I ran a complicated request to build unit tests in C# in ChatGPT with O3-high after noticing the quality of responses of sonnet with agent mode in Cursor has gone down lately. To my surprise, O3-high basically nailed a prompt that involved 16.000 characters of code context, and a short, lazy instruction: “please understand this code. and understand the caching issue, and make some appropriate automated tests for it so ensure that the cache invalidation works for outdated ones.”
Among the 16.000 characters of code, it is not immediately obvious what the “caching issue” is and what “ensures invalidation works for outdated…” “ones”. O3-high understood exactly what the problem was, and what the “ones” referred to, making the unit test exactly how I imagined it to be with the Moq framework. The only change I had to make was deleting some superfluous mocks, and some models that already existed, and mocking AutoMapper. Other than that, it understood to make a in memory database with entity framework, and understood how to mock all the interfaces to isolate the testing scenario precisely.
Even though I’ve been using AI coding for while, I am still jump out of my chair on a regular basis on what it can achieve.
So I decided to experiment with the same prompt with other models. I also wanted to see if it mattered that I use cursor or the “native app,” whether normal vs agent mode had any difference, or whether there was difference between pasting classes in the prompt entirely, or referencing them with @ in cursor. Turns out there was a big difference!
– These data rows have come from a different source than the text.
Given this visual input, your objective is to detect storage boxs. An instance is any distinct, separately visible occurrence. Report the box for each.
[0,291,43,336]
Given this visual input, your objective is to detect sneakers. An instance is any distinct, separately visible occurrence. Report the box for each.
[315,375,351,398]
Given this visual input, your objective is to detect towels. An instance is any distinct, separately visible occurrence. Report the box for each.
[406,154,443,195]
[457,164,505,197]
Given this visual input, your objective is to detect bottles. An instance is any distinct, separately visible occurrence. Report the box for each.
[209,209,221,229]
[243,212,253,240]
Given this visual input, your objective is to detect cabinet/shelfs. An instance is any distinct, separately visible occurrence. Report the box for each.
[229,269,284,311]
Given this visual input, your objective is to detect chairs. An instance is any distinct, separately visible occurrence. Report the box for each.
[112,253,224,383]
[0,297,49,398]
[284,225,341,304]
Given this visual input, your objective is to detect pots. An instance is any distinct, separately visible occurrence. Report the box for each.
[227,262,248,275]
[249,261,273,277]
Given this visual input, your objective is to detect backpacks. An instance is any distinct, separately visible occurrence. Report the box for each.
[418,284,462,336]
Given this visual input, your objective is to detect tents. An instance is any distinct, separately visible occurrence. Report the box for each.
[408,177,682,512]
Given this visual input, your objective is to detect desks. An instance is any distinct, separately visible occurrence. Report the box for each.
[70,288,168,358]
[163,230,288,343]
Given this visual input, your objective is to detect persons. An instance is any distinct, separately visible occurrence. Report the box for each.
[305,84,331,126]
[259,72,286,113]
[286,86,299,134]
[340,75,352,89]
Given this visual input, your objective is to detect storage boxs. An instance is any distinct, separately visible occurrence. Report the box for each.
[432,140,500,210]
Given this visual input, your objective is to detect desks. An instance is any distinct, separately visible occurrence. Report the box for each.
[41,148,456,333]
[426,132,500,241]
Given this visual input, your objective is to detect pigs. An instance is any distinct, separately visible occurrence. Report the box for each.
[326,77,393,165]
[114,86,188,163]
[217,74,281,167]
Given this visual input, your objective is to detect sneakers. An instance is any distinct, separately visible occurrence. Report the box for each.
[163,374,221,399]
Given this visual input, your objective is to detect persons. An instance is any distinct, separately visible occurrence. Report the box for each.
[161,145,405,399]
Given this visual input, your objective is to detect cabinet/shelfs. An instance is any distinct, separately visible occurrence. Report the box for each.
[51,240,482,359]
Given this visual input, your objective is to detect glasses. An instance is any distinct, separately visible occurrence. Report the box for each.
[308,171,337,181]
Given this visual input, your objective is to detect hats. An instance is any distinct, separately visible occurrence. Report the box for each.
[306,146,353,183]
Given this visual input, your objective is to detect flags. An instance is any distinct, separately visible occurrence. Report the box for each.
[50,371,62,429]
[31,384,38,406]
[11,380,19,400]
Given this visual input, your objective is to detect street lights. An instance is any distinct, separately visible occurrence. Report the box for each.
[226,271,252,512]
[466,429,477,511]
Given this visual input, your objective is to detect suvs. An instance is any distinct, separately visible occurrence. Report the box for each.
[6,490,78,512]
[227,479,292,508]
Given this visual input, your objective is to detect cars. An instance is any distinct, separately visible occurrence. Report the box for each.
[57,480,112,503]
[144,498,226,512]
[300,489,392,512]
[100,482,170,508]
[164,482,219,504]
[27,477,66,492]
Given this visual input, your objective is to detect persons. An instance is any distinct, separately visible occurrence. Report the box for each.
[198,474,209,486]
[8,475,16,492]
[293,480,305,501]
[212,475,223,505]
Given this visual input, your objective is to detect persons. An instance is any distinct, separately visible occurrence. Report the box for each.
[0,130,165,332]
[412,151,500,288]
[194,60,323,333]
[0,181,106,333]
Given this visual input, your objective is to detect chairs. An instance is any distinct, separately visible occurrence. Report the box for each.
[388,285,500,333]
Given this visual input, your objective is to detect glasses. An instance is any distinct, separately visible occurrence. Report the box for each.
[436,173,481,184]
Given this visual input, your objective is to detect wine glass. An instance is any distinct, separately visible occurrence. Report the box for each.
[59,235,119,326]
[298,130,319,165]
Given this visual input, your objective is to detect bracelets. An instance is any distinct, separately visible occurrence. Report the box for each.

My verdict is that it’s for this particular use case - where there was a lot of context, ambiguous instruction, and that there was no need to take into account existing code conventions (there was no need for an agent to find more context than provided), it was better to paste the context in the native app and pasting in the relevant context, than using cursor.
O3-mini-high on ChatGPT gives me a very satisfactory responses. It made a few easily correctable mistakes, but overall very impressive. From the prompt, it understood that my intention was to create ONE test, and that’s what he did.
O3-mini-high on Cursor in normal mode with pasted context gives also really good response. It understood the problem, provided unit tests with mocking interfaces, inmemory database. It was slightly more hallucinatory and made superfluous tests / changes.
O3-mini-high on Cursor with @files references and normal mode gave even more wobbly output. Overcomplicating mocking, a bit weird logic, but still is onto something.
O3-mini-high with @file references and agent mode was now getting really awful. It decided to leave all sorts of weird assumptive comments, saying it omitted details for brevity, and even re-implemented the class I wanted to test in the test file.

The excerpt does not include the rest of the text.